My understanding on whisper is that it is using a model trained on different accents, specifically from LibriVox. The quality would depend on the specific model selected.

The MFCC or other acoustic analysis is to detect the specific phonemes of speech. This is well understood (e.g. the first 3 formants corresponding to the vowels and their relative positions between speakers), and the inverse is used for a lot of the modern TTS engines where the MFCC is predicted and the waveform reconstructed from that (see e.g. https://pytorch.org/audio/stable/transforms.html).

Some words can change depending on adjacency to other words, or other speech phenomena (like H dropping) can alter the pronunciation of words. Then you have various homophones in different accents. All of these make it hard to go from the audio/phonetic representation to transcriptions.

This is in part why a relatively recent approach is to train the models on the actual spoken text and not the phonetics, so it can learn to disambiguate these issues. Note that this is not perfect, as TTS models like coqui-ai will often mispronounce words in different contexts as the result of a lack of training data or similar issues.

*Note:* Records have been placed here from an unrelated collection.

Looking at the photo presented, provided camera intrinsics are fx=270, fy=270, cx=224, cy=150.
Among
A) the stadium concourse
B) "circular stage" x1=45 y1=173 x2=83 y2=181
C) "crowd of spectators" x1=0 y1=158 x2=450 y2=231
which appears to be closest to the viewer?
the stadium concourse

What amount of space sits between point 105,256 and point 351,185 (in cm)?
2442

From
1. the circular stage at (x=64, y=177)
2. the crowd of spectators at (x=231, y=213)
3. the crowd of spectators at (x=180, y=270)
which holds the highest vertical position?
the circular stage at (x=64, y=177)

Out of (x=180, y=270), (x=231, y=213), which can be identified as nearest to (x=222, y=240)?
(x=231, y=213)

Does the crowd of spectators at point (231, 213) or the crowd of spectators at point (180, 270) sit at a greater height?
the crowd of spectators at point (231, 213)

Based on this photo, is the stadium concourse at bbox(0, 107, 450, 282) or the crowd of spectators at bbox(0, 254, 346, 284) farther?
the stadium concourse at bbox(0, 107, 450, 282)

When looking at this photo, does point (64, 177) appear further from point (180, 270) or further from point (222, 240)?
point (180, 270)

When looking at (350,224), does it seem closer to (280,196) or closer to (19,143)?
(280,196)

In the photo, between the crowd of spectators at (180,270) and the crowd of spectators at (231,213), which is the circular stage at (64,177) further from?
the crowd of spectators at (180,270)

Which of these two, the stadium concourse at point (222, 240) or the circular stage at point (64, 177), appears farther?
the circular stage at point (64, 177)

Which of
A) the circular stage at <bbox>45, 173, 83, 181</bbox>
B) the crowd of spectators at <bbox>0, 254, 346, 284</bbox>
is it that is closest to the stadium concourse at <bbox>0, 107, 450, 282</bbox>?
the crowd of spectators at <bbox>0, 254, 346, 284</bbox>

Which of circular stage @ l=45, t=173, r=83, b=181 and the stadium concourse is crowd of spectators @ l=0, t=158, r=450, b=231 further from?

I'm wondering if it makes sense to train the models with the audio, phonetic transcriptions, and the text and score it on both phonetic and text accuracy. The idea being that it can learn what the different phonemes sound like and how they vary between speakers to try and stabilise the transcriptions and TTS output. The model would then be able to refer to both the audio and the phonemes when making the transcriptions, or for TTS to predict the phonemes then the phonemes as an additional input with the text to generate the audio -- i.e. it can use the text to infer things like prosody.